_What this task involves:_ The answer should be one number: the count of lines in the listing below with "Tanzania" in them.

Segment Start: Supplied entries

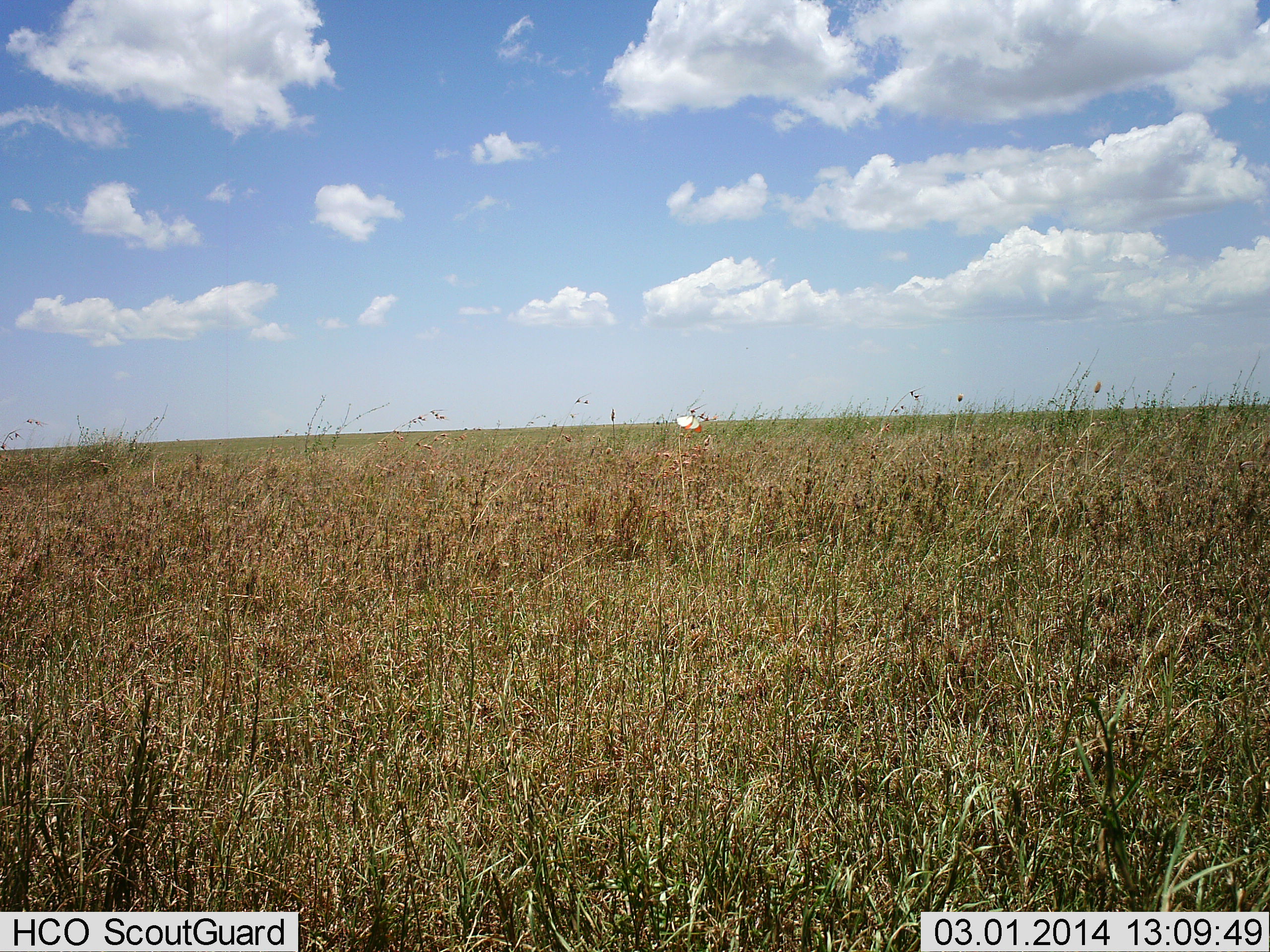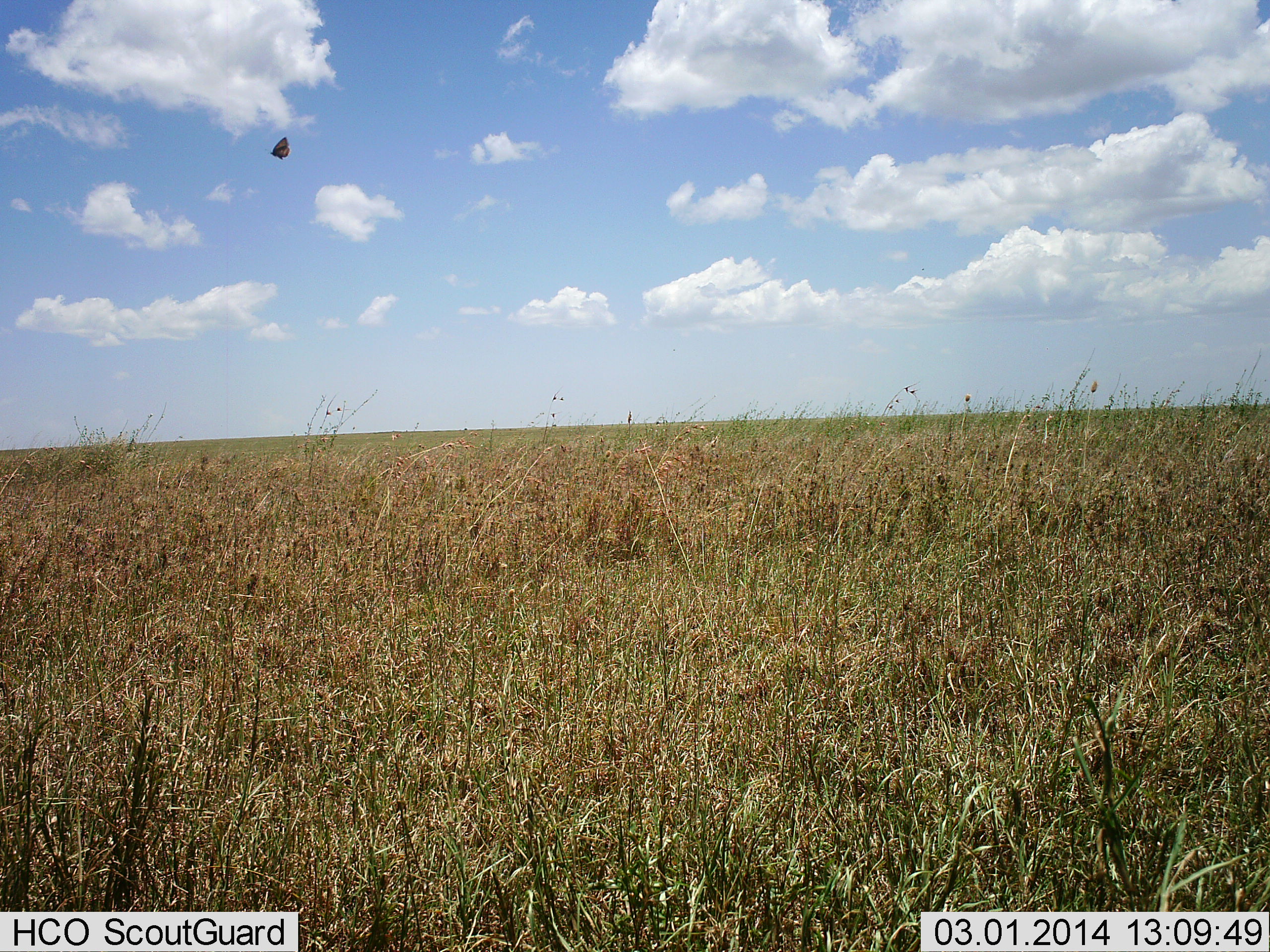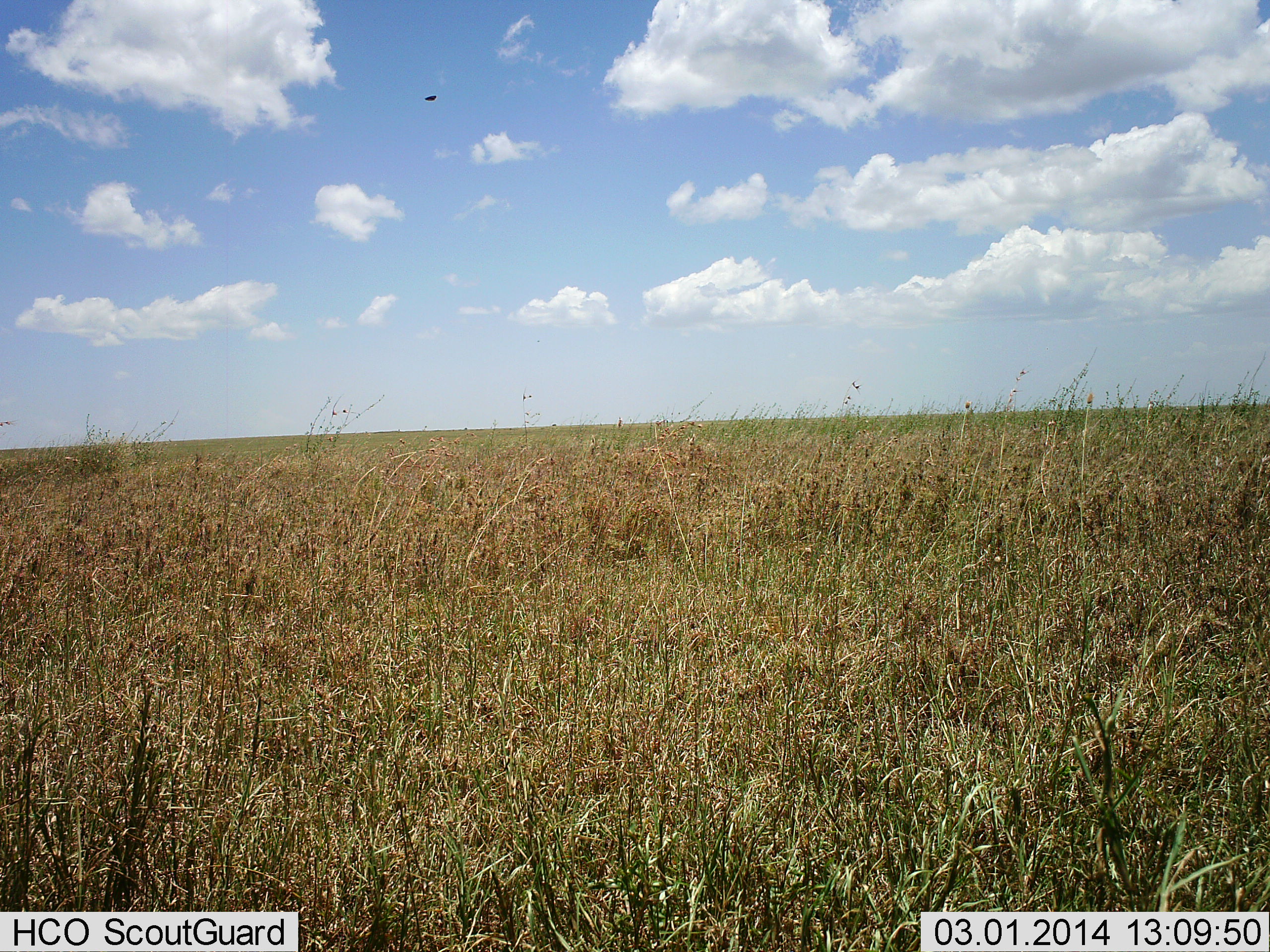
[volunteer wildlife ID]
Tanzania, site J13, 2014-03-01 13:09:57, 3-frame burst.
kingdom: Animalia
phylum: Arthropoda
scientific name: Arthropoda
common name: arthropods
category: insectspider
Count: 1.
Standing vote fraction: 0%.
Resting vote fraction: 0%.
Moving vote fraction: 100%.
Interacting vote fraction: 0%.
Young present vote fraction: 0%.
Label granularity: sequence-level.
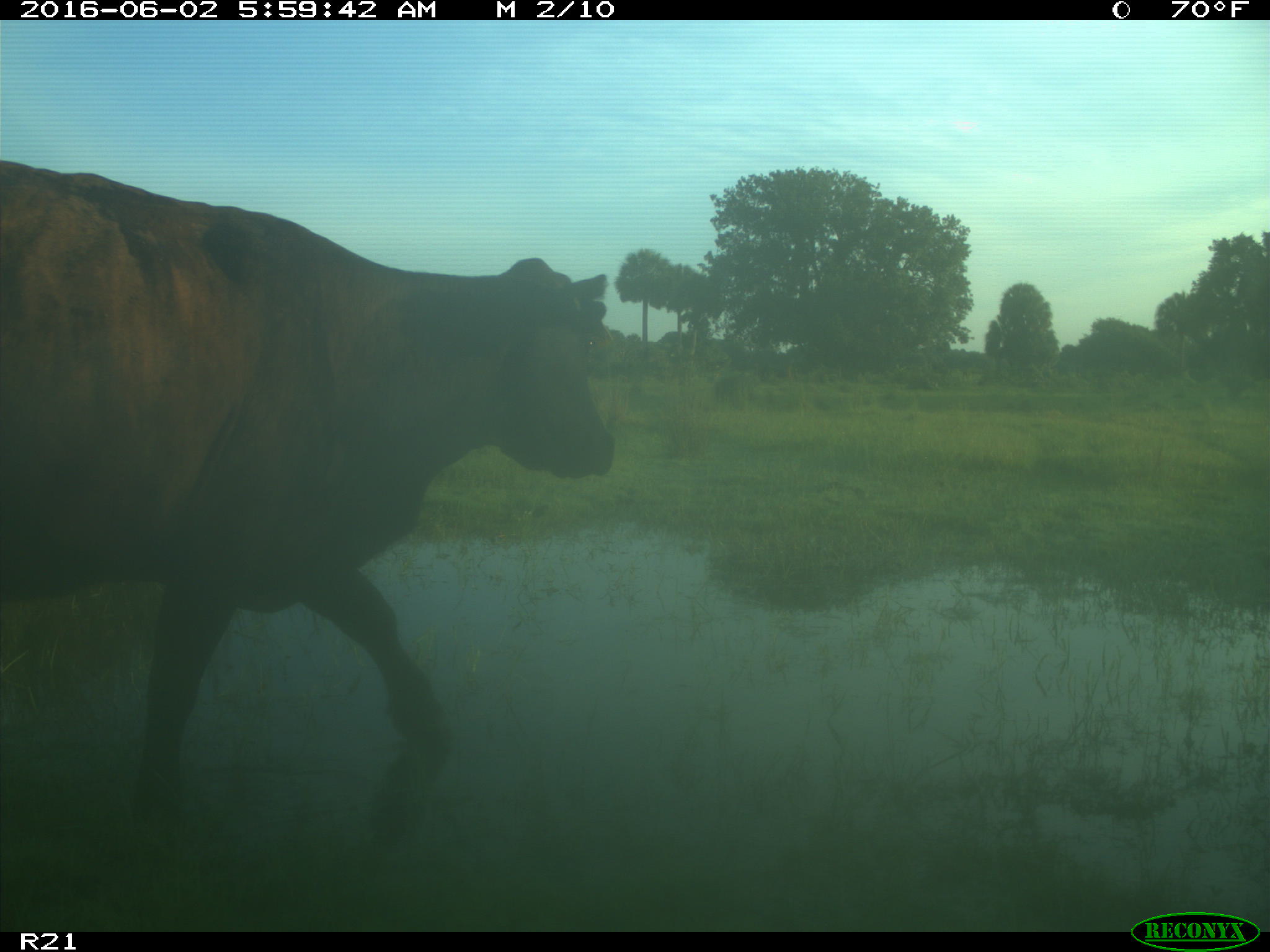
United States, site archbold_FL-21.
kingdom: Animalia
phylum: Chordata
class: Mammalia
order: Artiodactyla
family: Bovidae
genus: Bos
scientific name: Bos taurus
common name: domestic cow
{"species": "Bos taurus (domestic cow)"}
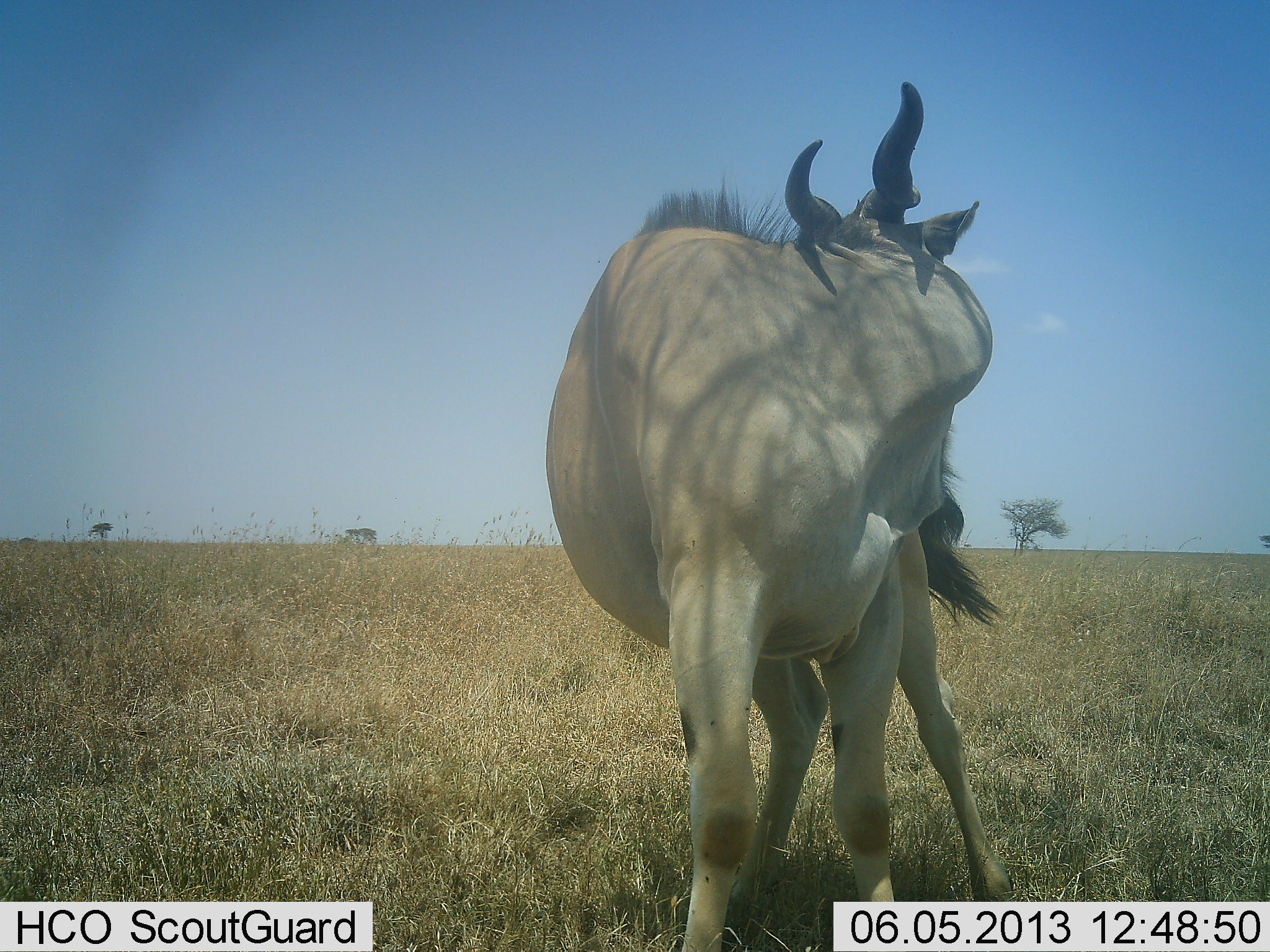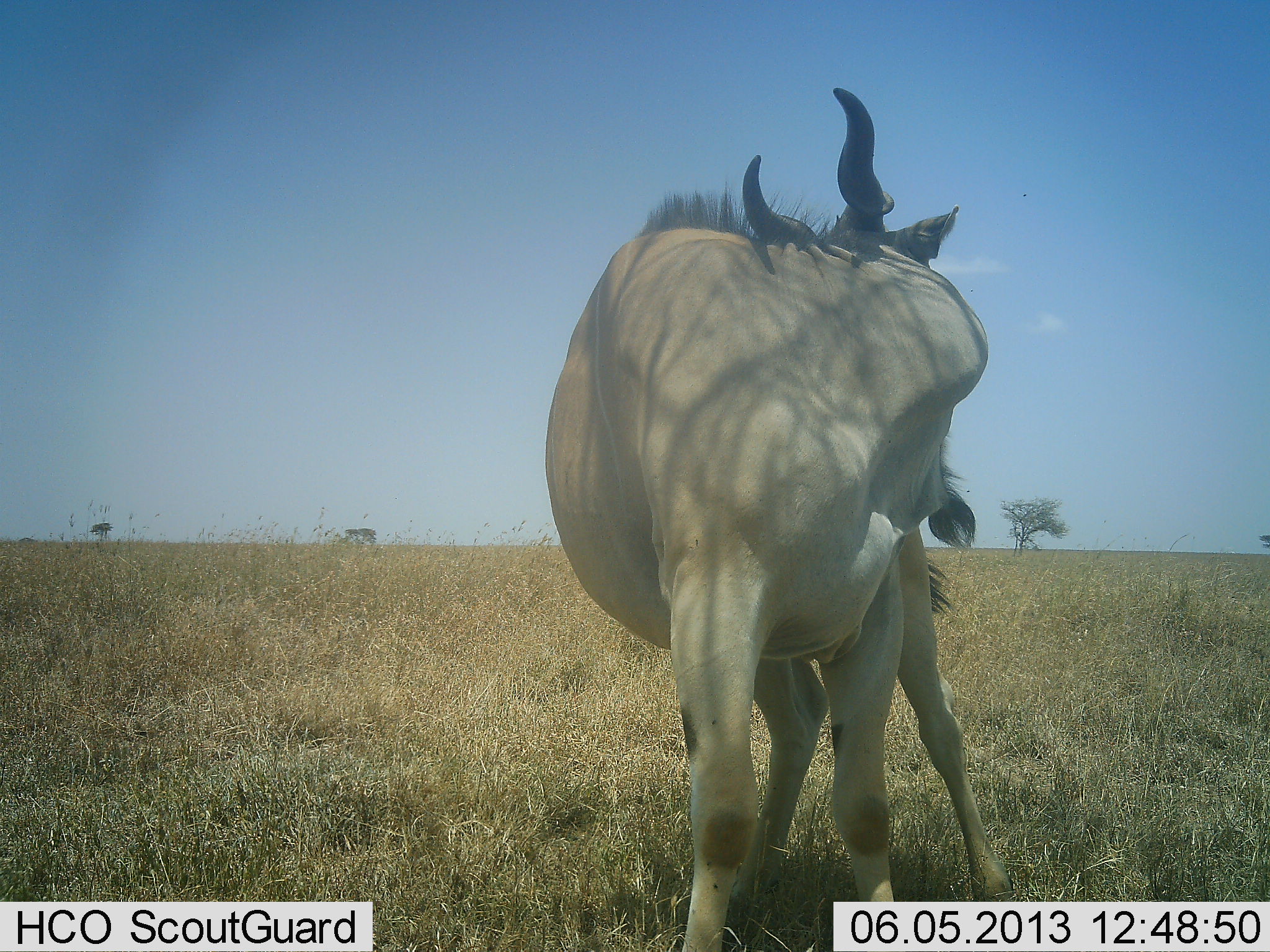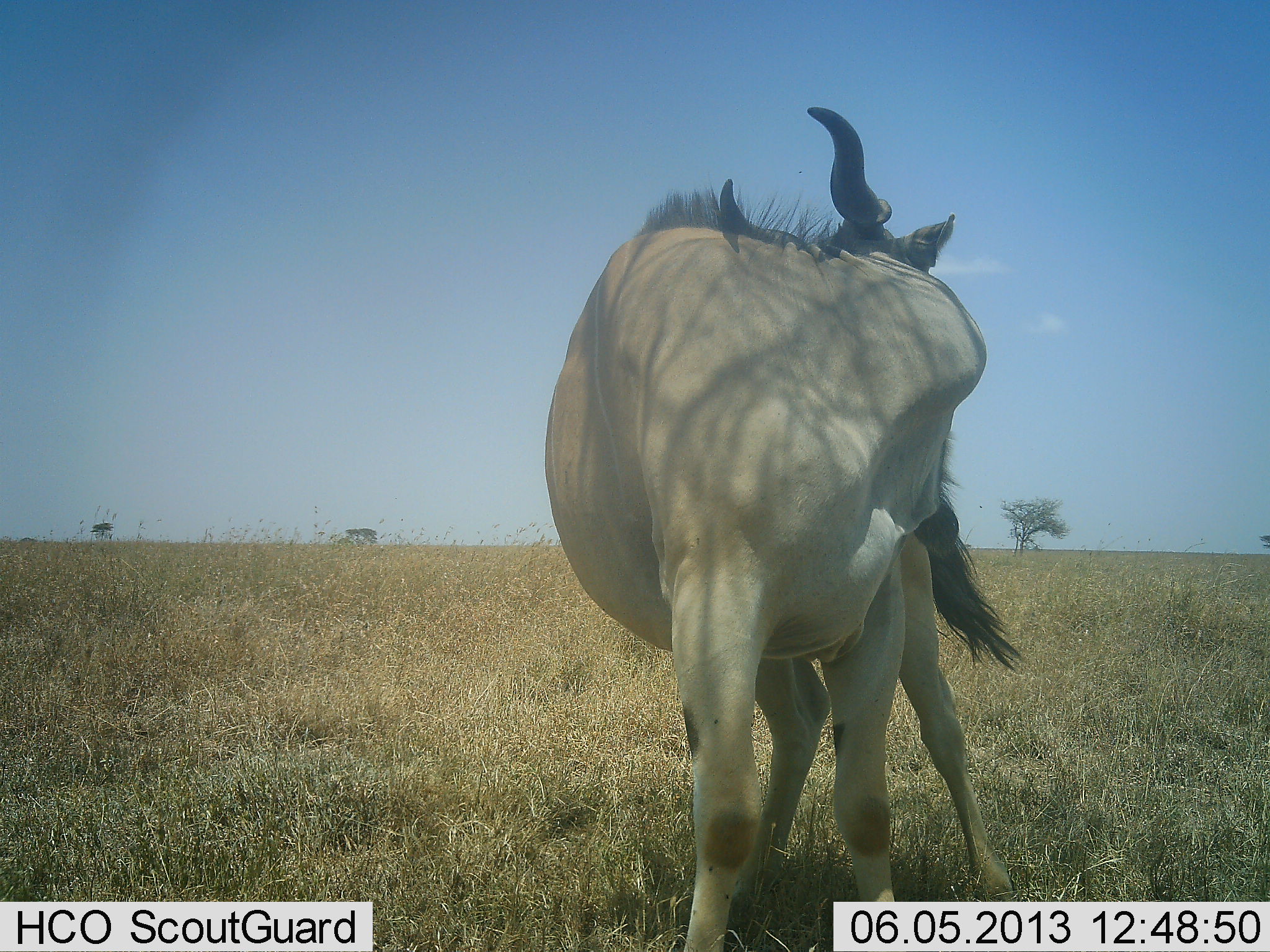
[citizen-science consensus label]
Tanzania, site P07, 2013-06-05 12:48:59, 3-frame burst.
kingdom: Animalia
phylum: Chordata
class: Mammalia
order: Artiodactyla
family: Bovidae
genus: Tragelaphus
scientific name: Tragelaphus oryx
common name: eland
Eland (Tragelaphus oryx), count 1. Behavior (volunteer vote fractions): standing 73%, resting 5%, moving 0%, interacting 23%. Young present (vote fraction): 0%. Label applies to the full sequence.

Segment End: Supplied entries

_Answer:_ 2